> EXERCISE OBJECTIVE
Rewrite the entries below with every "millimetres" changed to "millimeters" and everything else left unchanged. Leave the pictures out of your answer.

> ENTRIES SUPPLIED
↓↓↓

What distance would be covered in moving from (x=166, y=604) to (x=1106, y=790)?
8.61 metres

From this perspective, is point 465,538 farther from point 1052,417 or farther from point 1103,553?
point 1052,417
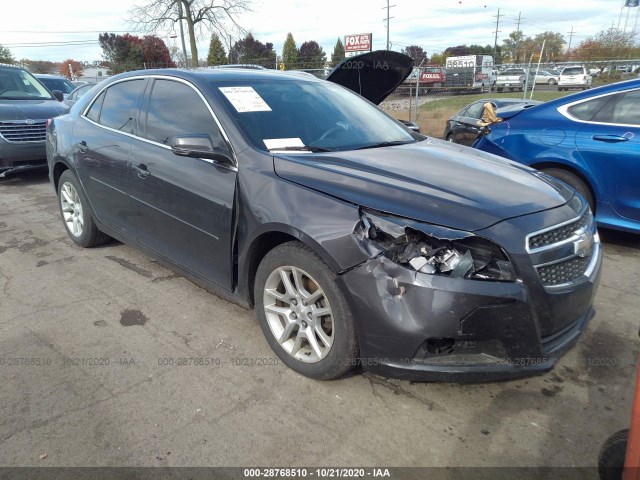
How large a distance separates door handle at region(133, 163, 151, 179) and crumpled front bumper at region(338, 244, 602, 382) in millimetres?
1920

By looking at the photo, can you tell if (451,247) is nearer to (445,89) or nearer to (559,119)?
(559,119)

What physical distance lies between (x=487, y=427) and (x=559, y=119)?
149 inches

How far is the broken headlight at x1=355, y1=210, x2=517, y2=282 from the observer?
2.15 m

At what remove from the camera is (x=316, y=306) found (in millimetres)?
2562

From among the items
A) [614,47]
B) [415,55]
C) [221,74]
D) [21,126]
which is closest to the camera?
[221,74]

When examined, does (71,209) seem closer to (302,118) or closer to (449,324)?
(302,118)

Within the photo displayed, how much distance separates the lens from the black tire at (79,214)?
4531mm

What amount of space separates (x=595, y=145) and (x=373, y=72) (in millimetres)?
2392

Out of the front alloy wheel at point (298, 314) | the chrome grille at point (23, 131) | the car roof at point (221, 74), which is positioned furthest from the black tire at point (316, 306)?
the chrome grille at point (23, 131)

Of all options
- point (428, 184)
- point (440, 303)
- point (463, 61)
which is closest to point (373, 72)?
point (428, 184)

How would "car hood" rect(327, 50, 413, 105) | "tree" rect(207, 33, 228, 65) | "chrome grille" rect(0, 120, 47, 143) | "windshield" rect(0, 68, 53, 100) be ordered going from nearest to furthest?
"car hood" rect(327, 50, 413, 105) → "chrome grille" rect(0, 120, 47, 143) → "windshield" rect(0, 68, 53, 100) → "tree" rect(207, 33, 228, 65)

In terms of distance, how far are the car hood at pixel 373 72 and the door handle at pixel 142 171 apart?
2228 mm

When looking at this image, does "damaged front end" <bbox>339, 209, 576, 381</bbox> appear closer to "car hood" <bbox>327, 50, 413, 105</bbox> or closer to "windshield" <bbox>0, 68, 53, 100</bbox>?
"car hood" <bbox>327, 50, 413, 105</bbox>

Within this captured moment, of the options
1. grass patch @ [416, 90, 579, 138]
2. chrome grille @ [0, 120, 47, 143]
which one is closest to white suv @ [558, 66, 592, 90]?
grass patch @ [416, 90, 579, 138]
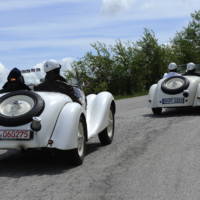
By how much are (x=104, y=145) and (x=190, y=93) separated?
16.0 feet

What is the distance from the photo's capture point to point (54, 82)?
26.1 ft

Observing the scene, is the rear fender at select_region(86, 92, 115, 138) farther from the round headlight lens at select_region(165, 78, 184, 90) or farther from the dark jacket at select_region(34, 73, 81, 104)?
the round headlight lens at select_region(165, 78, 184, 90)

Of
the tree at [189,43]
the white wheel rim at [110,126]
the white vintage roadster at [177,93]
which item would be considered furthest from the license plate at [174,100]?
the tree at [189,43]

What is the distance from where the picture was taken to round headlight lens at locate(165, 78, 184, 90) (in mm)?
13531

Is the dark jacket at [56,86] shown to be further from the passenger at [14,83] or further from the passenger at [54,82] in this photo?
the passenger at [14,83]

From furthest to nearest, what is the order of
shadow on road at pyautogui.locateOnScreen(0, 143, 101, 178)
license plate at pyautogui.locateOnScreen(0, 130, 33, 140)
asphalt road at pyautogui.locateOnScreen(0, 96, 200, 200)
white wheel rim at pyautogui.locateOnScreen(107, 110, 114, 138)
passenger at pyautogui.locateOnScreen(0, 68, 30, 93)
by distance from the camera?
white wheel rim at pyautogui.locateOnScreen(107, 110, 114, 138)
passenger at pyautogui.locateOnScreen(0, 68, 30, 93)
shadow on road at pyautogui.locateOnScreen(0, 143, 101, 178)
license plate at pyautogui.locateOnScreen(0, 130, 33, 140)
asphalt road at pyautogui.locateOnScreen(0, 96, 200, 200)

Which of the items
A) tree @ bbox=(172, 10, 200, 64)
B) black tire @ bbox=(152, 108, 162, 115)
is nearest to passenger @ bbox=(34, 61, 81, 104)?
black tire @ bbox=(152, 108, 162, 115)

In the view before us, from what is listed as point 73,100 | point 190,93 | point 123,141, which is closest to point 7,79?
point 73,100

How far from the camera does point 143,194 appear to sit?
5.51 metres

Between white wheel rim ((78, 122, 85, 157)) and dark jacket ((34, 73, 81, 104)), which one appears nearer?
white wheel rim ((78, 122, 85, 157))

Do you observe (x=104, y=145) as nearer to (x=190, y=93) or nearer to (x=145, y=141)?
(x=145, y=141)

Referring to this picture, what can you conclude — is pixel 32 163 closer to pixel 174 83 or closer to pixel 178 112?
pixel 174 83

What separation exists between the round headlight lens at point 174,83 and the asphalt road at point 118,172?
3.41 meters

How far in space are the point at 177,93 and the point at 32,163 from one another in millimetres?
6650
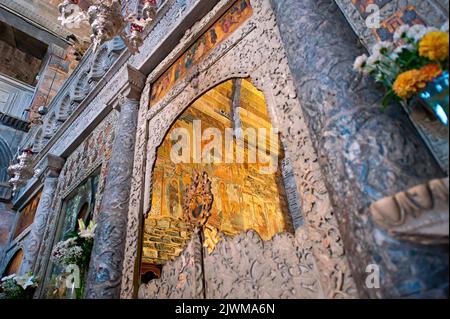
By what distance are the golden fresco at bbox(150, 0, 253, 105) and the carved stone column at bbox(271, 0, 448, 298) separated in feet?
5.40

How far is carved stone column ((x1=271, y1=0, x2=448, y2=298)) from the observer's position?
49.8 inches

↑↑↑

> WRITTEN ANSWER
What distance would be covered in moving from (x=166, y=604) to (x=1106, y=790)?
8.61 metres

From this perspective, is point 465,538 farther from point 1052,417 or farther from point 1103,553?
point 1052,417
How large a distance separates door handle at region(133, 163, 151, 179) and crumpled front bumper at region(338, 244, 602, 382) in millimeters?
1920

By looking at the photo, can you tell if (451,247) is nearer to (445,89) or nearer to (559,119)?
(559,119)

What physical distance lies between (x=487, y=427) and (x=559, y=119)?
149 inches

How far is the broken headlight at x1=355, y1=210, x2=517, y2=282 from the observer?
2.15 m

At what remove from the camera is (x=316, y=306) found (in millimeters)?
2562

From among the items
A) [614,47]
B) [415,55]
C) [221,74]
D) [21,126]
which is closest to the camera?
[221,74]

When examined, does (71,209) seem closer to (302,118) or closer to (449,324)?
(302,118)

Within the photo displayed, how much distance separates the lens from the black tire at (79,214)?
4531mm

What amount of space separates (x=595, y=145) and (x=373, y=72) (in millimeters)?
2392

Out of the front alloy wheel at point (298, 314) | the chrome grille at point (23, 131) | the car roof at point (221, 74), which is positioned furthest from the black tire at point (316, 306)?
the chrome grille at point (23, 131)

Of all options
- point (428, 184)
- point (440, 303)
- point (463, 61)
which is closest to point (373, 72)?
point (428, 184)

How would "car hood" rect(327, 50, 413, 105) | "tree" rect(207, 33, 228, 65) | "chrome grille" rect(0, 120, 47, 143) | "windshield" rect(0, 68, 53, 100) be ordered going from nearest to furthest?
"car hood" rect(327, 50, 413, 105) → "chrome grille" rect(0, 120, 47, 143) → "windshield" rect(0, 68, 53, 100) → "tree" rect(207, 33, 228, 65)

In terms of distance, how far are the car hood at pixel 373 72 and the door handle at pixel 142 171 apart?
2228 mm

When looking at this image, does "damaged front end" <bbox>339, 209, 576, 381</bbox> appear closer to "car hood" <bbox>327, 50, 413, 105</bbox> or closer to "windshield" <bbox>0, 68, 53, 100</bbox>?
"car hood" <bbox>327, 50, 413, 105</bbox>

Within this captured moment, of the options
1. grass patch @ [416, 90, 579, 138]
2. chrome grille @ [0, 120, 47, 143]
which one is closest to white suv @ [558, 66, 592, 90]?
grass patch @ [416, 90, 579, 138]
By how much are (x=104, y=145) and (x=190, y=93) separated?
16.0 feet

What is the distance from the photo's capture point to point (54, 82)?
26.1 ft

Observing the scene, is the rear fender at select_region(86, 92, 115, 138) farther from the round headlight lens at select_region(165, 78, 184, 90) or farther from the dark jacket at select_region(34, 73, 81, 104)?
the round headlight lens at select_region(165, 78, 184, 90)

Of
the tree at [189,43]
the white wheel rim at [110,126]
the white vintage roadster at [177,93]
which item would be considered furthest from the license plate at [174,100]?
the tree at [189,43]

What is the distance from where the picture was taken to round headlight lens at locate(165, 78, 184, 90) (in mm)?
13531

Is the dark jacket at [56,86] shown to be further from the passenger at [14,83] or further from the passenger at [54,82] in this photo?
the passenger at [14,83]

From furthest to nearest, what is the order of
shadow on road at pyautogui.locateOnScreen(0, 143, 101, 178)
license plate at pyautogui.locateOnScreen(0, 130, 33, 140)
asphalt road at pyautogui.locateOnScreen(0, 96, 200, 200)
white wheel rim at pyautogui.locateOnScreen(107, 110, 114, 138)
passenger at pyautogui.locateOnScreen(0, 68, 30, 93)
by distance from the camera?
white wheel rim at pyautogui.locateOnScreen(107, 110, 114, 138)
passenger at pyautogui.locateOnScreen(0, 68, 30, 93)
shadow on road at pyautogui.locateOnScreen(0, 143, 101, 178)
license plate at pyautogui.locateOnScreen(0, 130, 33, 140)
asphalt road at pyautogui.locateOnScreen(0, 96, 200, 200)

Which of the items
A) tree @ bbox=(172, 10, 200, 64)
B) black tire @ bbox=(152, 108, 162, 115)
is nearest to passenger @ bbox=(34, 61, 81, 104)?
black tire @ bbox=(152, 108, 162, 115)

In the view before us, from what is listed as point 73,100 | point 190,93 | point 123,141, which is closest to point 7,79?
point 73,100

How far from the camera does point 143,194 appear to sit?
5.51 metres

Between white wheel rim ((78, 122, 85, 157)) and dark jacket ((34, 73, 81, 104)), which one appears nearer?
white wheel rim ((78, 122, 85, 157))

Do you observe (x=104, y=145) as nearer to (x=190, y=93) or nearer to (x=145, y=141)?
(x=145, y=141)

Referring to this picture, what can you conclude — is pixel 32 163 closer to pixel 174 83 or closer to pixel 178 112?
pixel 174 83

What separation exists between the round headlight lens at point 174,83 and the asphalt road at point 118,172?
3.41 meters

How far in space are the point at 177,93 and the point at 32,163 from one another in millimeters?
6650
By what distance are the golden fresco at bbox(150, 0, 253, 105) and the carved stone column at bbox(271, 0, 448, 298) separated in feet?
5.40

How far is carved stone column ((x1=271, y1=0, x2=448, y2=298)) from the observer's position?
49.8 inches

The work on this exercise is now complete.